__What to do__
Return the lines from the start of the data through the line with "common name: blue wildebeest". Include both of those lines and no others.

*** Opening Exercise input ***

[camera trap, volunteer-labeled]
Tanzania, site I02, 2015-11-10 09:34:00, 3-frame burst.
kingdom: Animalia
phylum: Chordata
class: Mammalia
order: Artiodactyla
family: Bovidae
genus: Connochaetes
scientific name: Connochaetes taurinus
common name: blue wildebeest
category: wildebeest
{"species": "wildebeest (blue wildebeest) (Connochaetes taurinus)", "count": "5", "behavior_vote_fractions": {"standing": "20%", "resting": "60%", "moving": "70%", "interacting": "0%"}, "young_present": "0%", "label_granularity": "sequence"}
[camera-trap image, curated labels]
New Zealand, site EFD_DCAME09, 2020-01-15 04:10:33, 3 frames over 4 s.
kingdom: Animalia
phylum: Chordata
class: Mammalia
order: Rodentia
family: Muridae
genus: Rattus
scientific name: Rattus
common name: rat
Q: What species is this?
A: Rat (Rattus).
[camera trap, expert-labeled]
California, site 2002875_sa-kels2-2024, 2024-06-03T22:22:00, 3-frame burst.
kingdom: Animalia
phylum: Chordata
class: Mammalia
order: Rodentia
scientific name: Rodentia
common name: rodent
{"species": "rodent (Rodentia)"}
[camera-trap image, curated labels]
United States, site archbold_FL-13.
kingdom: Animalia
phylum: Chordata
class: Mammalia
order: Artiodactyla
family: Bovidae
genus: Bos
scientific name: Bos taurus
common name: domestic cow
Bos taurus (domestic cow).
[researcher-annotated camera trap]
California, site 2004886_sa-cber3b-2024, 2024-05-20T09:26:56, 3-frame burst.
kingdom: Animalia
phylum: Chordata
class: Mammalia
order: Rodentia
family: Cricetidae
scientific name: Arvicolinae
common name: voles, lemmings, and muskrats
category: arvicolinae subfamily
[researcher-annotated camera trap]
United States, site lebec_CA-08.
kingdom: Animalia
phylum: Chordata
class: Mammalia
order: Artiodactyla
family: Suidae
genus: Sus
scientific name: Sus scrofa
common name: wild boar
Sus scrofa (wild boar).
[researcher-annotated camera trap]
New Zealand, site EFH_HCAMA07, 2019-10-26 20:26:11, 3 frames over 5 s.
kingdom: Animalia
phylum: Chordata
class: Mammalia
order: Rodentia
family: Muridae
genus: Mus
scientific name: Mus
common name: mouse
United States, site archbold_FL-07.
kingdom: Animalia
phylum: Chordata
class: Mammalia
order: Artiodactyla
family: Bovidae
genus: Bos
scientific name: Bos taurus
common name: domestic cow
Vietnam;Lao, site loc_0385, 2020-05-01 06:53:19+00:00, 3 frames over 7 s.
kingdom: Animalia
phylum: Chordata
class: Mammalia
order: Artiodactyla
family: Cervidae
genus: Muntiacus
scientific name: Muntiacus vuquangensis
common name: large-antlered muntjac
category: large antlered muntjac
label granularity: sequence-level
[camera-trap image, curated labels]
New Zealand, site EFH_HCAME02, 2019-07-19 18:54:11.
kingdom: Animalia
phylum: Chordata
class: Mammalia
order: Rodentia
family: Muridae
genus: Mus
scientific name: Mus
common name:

*** Closing Exercise input ***

__Response to this task__
[camera trap, volunteer-labeled]
Tanzania, site I02, 2015-11-10 09:34:00, 3-frame burst.
kingdom: Animalia
phylum: Chordata
class: Mammalia
order: Artiodactyla
family: Bovidae
genus: Connochaetes
scientific name: Connochaetes taurinus
common name: blue wildebeest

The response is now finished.